One alternative worth understanding carefully is the combination of Original Medicare plus a Medigap supplemental policy. Original Medicare does not use prior authorization for most covered services — if your doctor orders a covered service, Medicare pays its share without requiring advance approval from a private insurer. A Medigap policy covers most or all of the cost-sharing that Original Medicare leaves behind, including the 20 percent coinsurance for outpatient services and the Part A hospital deductible, which is $1,676 per benefit period in 2025. The tradeoff is that Medigap premiums can be substantial. Average monthly premiums for a Plan G policy — the most comprehensive option available to beneficiaries who became eligible for Medicare after January 1, 2020 — typically range from roughly $100 to $300 per month depending on your age, location, and the insurer, according to Medicare.gov's plan finder tool. You also need a separate Part D plan for prescription drug coverage, which adds another premium. But for beneficiaries who use a significant amount of healthcare services or who have had repeated battles with prior authorization, the freedom from insurer gatekeeping that comes with Original Medicare plus Medigap may be worth the higher monthly cost.
If you want to dig into your specific plan's denial and appeals record before making any decisions, CMS publishes Medicare Advantage plan performance data on Medicare.gov, including complaint rates and the percentage of organization determinations that were appealed and overturned. You can also call 1-800-MEDICARE (1-800-633-4227) to get help understanding your rights or to file a complaint about a plan's denial practices. Your State Health Insurance Assistance Program, known as SHIP, provides free, unbiased counseling from trained volunteers who can walk you through your appeal options or help you compare plans during enrollment periods — to find your local SHIP counselor, visit shiphelp.org. These counselors are not affiliated with any insurance company and have no financial stake in which plan you choose.
The bottom line is this: Medicare Advantage plans are required by federal law to cover everything that Original Medicare covers, and they cannot use their own internal criteria to deny services that Medicare would approve.
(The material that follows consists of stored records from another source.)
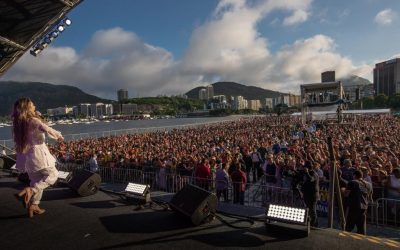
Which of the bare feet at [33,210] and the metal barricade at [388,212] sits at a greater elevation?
the bare feet at [33,210]

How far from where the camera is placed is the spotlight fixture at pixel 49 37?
16297 millimetres

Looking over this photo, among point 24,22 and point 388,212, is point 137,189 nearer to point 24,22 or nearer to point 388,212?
point 388,212

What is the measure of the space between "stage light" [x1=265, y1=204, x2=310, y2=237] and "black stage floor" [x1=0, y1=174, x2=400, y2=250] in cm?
12

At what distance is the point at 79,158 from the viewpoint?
58.2 feet

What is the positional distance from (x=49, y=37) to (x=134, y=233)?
47.8 ft

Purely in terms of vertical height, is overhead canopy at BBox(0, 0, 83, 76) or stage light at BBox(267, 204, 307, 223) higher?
overhead canopy at BBox(0, 0, 83, 76)

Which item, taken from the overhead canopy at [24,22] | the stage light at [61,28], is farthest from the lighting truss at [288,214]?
the stage light at [61,28]

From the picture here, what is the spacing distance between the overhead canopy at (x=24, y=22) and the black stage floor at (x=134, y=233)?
9961 mm

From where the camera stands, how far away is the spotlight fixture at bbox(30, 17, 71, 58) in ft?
53.5

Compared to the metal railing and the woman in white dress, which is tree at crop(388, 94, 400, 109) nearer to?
the metal railing

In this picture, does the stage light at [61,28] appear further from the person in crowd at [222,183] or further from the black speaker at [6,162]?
the person in crowd at [222,183]

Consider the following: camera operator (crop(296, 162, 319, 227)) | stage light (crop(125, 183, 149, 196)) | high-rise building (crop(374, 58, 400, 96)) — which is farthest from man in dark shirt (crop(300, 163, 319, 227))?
high-rise building (crop(374, 58, 400, 96))

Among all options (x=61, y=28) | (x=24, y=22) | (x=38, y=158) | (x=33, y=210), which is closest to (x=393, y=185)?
(x=38, y=158)

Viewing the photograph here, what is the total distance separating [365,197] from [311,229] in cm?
225
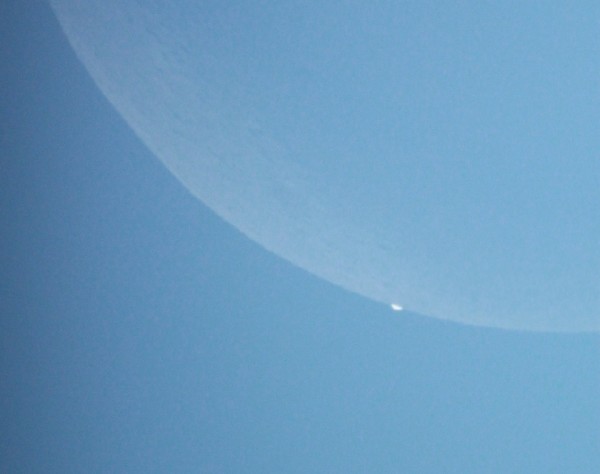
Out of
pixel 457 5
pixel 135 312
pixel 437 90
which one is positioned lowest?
pixel 135 312

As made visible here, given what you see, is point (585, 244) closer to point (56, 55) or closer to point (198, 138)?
point (198, 138)

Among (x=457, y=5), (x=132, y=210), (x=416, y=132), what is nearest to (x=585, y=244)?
(x=416, y=132)

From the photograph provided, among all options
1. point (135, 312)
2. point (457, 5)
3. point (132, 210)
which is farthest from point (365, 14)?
point (135, 312)

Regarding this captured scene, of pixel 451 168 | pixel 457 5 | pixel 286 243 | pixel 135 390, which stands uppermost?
pixel 457 5

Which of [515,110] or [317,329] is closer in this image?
[515,110]

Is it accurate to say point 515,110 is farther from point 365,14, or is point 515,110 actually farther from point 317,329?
point 317,329

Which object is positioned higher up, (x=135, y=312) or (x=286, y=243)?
(x=286, y=243)
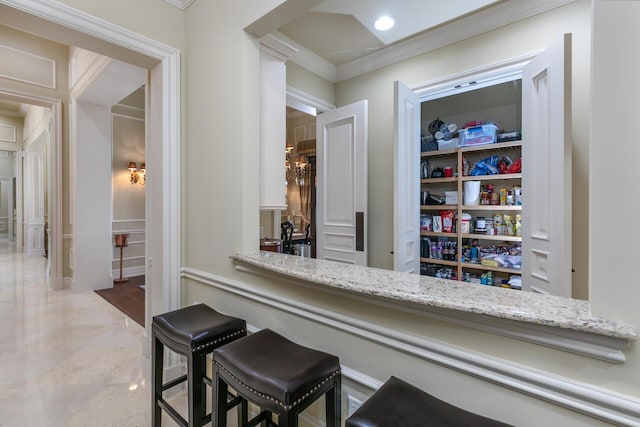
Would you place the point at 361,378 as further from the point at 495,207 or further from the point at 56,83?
the point at 56,83

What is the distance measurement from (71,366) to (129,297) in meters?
1.84

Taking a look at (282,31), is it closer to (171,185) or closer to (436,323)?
(171,185)

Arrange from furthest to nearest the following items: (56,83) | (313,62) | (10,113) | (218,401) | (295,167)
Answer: (10,113) < (295,167) < (56,83) < (313,62) < (218,401)

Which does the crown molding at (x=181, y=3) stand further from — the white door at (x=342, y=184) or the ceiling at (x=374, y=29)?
the white door at (x=342, y=184)

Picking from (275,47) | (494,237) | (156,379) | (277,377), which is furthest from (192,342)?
(494,237)

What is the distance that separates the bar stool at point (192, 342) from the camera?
142 cm

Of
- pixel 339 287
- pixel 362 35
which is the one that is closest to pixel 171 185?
pixel 339 287

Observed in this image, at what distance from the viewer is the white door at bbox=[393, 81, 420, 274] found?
238 cm

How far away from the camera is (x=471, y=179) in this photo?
3012 mm

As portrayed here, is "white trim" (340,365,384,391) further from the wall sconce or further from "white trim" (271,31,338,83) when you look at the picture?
the wall sconce

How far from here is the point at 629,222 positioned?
2.42ft

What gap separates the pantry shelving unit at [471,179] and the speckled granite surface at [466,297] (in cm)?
206

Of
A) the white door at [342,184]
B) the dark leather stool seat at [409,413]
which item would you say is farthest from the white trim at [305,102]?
the dark leather stool seat at [409,413]

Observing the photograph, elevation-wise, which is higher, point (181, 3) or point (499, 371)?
point (181, 3)
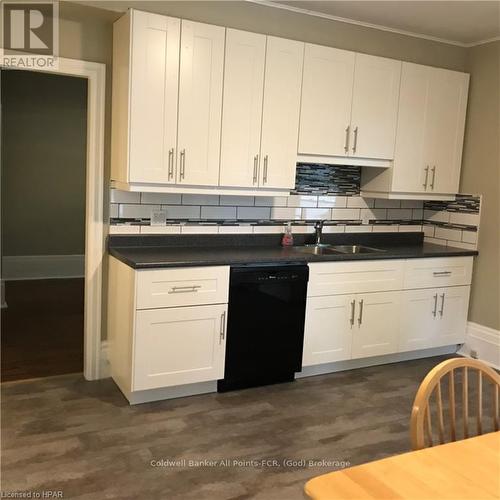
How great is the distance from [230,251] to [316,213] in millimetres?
924

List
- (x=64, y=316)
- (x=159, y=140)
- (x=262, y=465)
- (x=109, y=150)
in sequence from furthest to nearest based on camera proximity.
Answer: (x=64, y=316), (x=109, y=150), (x=159, y=140), (x=262, y=465)

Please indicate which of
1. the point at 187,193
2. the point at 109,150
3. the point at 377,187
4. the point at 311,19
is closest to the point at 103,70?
the point at 109,150

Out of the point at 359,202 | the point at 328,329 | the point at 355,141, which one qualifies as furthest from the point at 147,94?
the point at 359,202

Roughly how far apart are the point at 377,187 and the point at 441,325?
117cm

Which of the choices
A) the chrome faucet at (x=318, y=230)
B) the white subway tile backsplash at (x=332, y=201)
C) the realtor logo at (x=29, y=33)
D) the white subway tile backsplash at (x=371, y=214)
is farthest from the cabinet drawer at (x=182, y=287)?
the white subway tile backsplash at (x=371, y=214)

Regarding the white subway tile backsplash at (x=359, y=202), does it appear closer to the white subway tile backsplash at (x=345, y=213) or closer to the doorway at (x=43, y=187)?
the white subway tile backsplash at (x=345, y=213)

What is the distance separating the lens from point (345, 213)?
449cm

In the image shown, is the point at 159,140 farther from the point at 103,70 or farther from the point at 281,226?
the point at 281,226

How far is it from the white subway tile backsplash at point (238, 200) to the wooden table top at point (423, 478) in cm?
275

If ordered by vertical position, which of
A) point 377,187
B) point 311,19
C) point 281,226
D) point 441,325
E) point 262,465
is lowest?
point 262,465

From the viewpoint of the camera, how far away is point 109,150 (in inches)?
141

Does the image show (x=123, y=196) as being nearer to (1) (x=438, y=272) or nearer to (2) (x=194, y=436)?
(2) (x=194, y=436)

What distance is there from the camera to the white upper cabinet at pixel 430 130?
4.20 meters

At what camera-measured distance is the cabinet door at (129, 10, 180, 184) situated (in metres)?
3.21
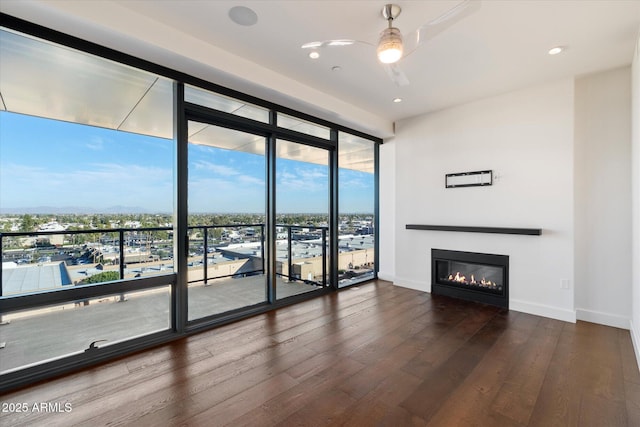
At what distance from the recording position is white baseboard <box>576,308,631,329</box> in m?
3.16

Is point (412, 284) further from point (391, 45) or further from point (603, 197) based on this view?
point (391, 45)

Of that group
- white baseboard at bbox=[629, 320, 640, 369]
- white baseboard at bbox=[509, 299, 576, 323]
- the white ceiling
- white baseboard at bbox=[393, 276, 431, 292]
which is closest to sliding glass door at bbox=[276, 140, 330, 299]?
the white ceiling

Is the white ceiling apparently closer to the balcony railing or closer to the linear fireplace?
the balcony railing

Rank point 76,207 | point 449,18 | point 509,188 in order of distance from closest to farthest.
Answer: point 449,18 → point 76,207 → point 509,188

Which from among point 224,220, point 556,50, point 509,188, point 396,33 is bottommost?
point 224,220

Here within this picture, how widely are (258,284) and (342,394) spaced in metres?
2.13

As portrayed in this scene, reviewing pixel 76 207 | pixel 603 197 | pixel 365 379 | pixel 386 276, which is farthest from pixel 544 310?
pixel 76 207

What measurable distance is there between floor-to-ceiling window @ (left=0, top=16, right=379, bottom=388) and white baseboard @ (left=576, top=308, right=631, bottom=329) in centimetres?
348

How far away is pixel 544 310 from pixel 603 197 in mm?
1518

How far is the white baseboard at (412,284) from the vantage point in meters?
4.62

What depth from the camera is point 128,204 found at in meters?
3.08

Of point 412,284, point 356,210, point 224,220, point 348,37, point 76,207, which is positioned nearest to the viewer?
point 348,37

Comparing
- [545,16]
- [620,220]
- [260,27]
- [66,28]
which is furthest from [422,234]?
[66,28]

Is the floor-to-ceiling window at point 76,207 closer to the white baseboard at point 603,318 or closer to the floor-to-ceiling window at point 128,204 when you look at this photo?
the floor-to-ceiling window at point 128,204
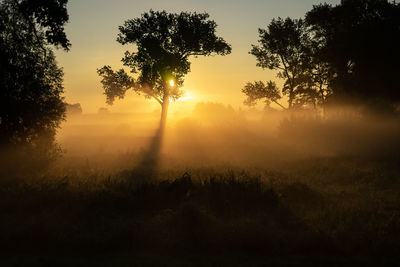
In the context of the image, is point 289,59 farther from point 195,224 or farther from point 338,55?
point 195,224

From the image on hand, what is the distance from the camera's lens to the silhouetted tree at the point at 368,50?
27.9 meters

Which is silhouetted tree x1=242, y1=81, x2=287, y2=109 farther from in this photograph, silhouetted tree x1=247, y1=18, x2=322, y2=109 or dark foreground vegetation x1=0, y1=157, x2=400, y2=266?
dark foreground vegetation x1=0, y1=157, x2=400, y2=266

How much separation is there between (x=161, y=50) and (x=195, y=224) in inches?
1072

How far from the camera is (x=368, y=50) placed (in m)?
28.4

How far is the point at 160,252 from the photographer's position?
25.7 feet

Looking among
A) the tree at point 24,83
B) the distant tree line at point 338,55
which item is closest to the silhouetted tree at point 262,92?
the distant tree line at point 338,55

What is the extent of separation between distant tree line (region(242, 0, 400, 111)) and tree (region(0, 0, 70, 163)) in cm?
2564

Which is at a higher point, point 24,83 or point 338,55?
point 338,55

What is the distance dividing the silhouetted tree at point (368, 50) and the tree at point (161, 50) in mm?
12051

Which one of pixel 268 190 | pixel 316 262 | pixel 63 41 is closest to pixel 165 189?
pixel 268 190

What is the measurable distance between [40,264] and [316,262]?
6.29 meters

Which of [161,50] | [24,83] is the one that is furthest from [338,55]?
[24,83]

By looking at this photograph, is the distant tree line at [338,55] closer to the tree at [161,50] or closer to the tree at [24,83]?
the tree at [161,50]

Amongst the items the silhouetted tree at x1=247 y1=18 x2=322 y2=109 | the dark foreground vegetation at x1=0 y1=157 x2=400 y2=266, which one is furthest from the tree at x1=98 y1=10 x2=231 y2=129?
the dark foreground vegetation at x1=0 y1=157 x2=400 y2=266
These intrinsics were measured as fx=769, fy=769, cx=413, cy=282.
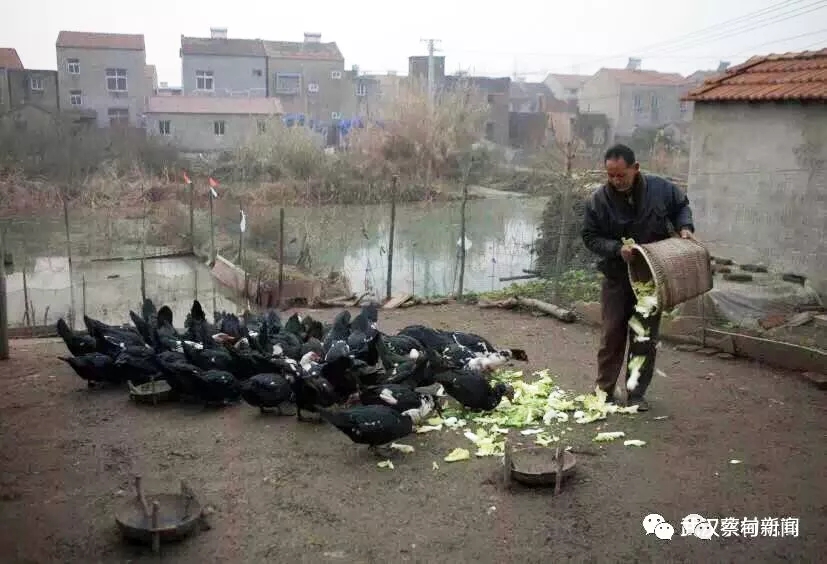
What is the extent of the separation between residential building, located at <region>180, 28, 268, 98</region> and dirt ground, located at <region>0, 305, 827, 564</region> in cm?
4470

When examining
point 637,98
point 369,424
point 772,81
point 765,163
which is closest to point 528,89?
point 637,98

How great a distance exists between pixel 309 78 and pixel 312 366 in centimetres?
4797

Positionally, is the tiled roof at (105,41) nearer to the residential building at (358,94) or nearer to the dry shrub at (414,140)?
the dry shrub at (414,140)

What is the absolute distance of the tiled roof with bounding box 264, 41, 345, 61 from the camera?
50219 millimetres

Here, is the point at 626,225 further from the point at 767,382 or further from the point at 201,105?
the point at 201,105

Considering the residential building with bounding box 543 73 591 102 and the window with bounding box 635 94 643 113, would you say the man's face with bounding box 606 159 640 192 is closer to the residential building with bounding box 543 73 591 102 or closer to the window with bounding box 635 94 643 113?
the window with bounding box 635 94 643 113

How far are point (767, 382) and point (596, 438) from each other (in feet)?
7.07

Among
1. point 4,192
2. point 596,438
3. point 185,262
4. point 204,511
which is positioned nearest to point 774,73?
point 596,438

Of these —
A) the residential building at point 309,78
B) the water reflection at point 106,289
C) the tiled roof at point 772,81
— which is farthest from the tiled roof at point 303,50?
the tiled roof at point 772,81

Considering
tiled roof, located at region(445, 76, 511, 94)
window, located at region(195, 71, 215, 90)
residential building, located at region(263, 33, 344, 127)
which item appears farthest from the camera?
tiled roof, located at region(445, 76, 511, 94)

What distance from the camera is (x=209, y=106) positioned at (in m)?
42.1

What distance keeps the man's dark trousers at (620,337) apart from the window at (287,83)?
4725cm

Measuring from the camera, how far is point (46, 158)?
93.4 ft

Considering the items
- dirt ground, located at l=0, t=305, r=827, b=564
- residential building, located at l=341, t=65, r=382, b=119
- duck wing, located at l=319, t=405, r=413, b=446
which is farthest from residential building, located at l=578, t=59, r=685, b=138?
duck wing, located at l=319, t=405, r=413, b=446
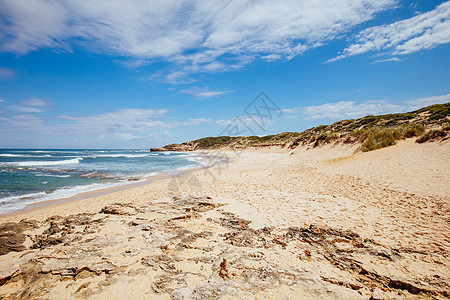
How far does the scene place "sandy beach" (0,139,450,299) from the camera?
3.05 metres

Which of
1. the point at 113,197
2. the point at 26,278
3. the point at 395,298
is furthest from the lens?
the point at 113,197

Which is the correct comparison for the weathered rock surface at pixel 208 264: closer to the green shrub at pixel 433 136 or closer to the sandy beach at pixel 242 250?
the sandy beach at pixel 242 250

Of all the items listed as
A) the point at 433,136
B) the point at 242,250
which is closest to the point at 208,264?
the point at 242,250

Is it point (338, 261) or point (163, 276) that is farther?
point (338, 261)

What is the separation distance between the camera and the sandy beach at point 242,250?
305 cm

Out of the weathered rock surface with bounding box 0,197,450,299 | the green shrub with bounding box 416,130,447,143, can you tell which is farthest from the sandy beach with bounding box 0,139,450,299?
the green shrub with bounding box 416,130,447,143

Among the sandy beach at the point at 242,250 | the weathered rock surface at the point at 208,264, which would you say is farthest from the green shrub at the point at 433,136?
the weathered rock surface at the point at 208,264

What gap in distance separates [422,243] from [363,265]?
5.85ft

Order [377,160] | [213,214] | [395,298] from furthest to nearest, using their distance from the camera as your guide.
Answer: [377,160] → [213,214] → [395,298]

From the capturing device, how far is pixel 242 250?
411 centimetres

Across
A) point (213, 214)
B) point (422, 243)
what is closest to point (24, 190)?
point (213, 214)

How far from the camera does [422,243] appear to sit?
161 inches

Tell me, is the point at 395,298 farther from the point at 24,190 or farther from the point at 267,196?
the point at 24,190

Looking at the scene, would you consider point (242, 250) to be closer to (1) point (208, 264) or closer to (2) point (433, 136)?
(1) point (208, 264)
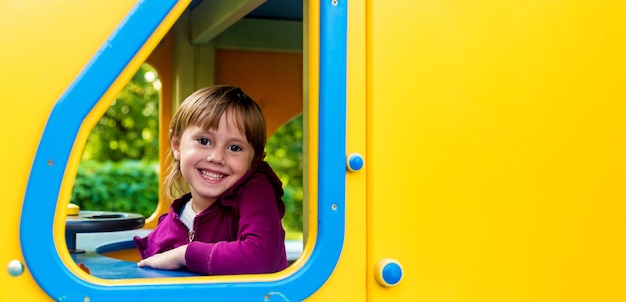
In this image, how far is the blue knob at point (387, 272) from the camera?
1680 millimetres

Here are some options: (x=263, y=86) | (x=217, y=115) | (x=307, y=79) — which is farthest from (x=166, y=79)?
(x=307, y=79)

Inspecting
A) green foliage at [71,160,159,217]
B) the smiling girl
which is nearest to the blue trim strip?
the smiling girl

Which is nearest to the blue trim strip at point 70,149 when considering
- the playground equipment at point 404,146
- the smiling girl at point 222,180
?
the playground equipment at point 404,146

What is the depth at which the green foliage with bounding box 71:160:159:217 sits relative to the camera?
389 inches

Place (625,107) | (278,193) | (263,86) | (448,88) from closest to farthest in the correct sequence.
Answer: (448,88), (625,107), (278,193), (263,86)

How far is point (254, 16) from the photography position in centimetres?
333

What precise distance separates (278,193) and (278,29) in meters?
1.48

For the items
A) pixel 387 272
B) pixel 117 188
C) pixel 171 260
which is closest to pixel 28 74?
pixel 171 260

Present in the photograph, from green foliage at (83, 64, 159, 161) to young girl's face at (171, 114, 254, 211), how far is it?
39.4 feet

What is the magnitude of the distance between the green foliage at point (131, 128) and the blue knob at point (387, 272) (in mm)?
12468

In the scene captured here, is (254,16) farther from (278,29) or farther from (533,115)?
(533,115)

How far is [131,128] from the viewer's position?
14.1 metres

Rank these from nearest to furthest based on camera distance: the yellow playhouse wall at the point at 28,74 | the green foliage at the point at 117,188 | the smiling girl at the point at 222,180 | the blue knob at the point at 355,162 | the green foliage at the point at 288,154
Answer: the yellow playhouse wall at the point at 28,74, the blue knob at the point at 355,162, the smiling girl at the point at 222,180, the green foliage at the point at 117,188, the green foliage at the point at 288,154

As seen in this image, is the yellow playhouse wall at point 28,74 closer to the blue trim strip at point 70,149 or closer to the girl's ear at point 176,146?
the blue trim strip at point 70,149
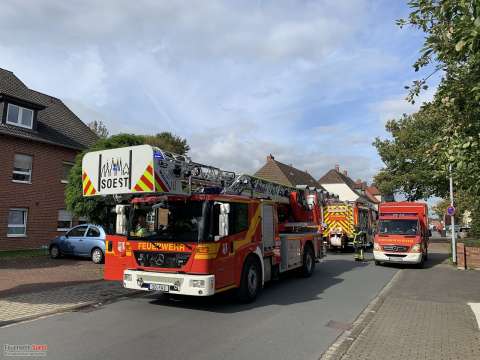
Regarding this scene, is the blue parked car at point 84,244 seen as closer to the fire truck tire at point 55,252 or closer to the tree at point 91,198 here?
the fire truck tire at point 55,252

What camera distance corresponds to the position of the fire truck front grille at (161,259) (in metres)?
8.31

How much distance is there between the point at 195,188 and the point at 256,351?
397 centimetres

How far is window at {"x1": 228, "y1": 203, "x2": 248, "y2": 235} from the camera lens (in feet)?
29.1

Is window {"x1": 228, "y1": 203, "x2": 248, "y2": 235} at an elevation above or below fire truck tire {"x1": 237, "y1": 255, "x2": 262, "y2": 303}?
above

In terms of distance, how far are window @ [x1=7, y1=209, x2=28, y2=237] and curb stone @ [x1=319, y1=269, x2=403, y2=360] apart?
18.8 meters

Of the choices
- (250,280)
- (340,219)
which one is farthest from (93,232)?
(340,219)

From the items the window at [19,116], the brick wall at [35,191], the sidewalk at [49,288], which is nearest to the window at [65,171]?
the brick wall at [35,191]

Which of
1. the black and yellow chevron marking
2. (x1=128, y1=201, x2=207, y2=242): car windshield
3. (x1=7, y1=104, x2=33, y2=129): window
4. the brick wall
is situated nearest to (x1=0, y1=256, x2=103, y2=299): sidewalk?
(x1=128, y1=201, x2=207, y2=242): car windshield

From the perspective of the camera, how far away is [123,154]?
8.35 meters

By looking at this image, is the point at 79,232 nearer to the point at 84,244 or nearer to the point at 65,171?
the point at 84,244

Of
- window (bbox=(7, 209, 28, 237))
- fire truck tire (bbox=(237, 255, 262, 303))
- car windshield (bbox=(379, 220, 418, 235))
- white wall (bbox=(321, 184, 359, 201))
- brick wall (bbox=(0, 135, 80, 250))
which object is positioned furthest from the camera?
white wall (bbox=(321, 184, 359, 201))

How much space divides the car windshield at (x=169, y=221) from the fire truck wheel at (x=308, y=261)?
5.99m

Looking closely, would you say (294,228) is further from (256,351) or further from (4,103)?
(4,103)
When they do — and the federal evidence suggests some of the largest ones do, at scale — you have real legal tools to fight back. File the appeal. Get every denial in writing. Ask your doctor to document medical necessity in specific terms that address the insurer's stated reason for refusal. And if your plan is consistently standing between you and the care your doctor recommends, know that you have options and defined windows to exercise them.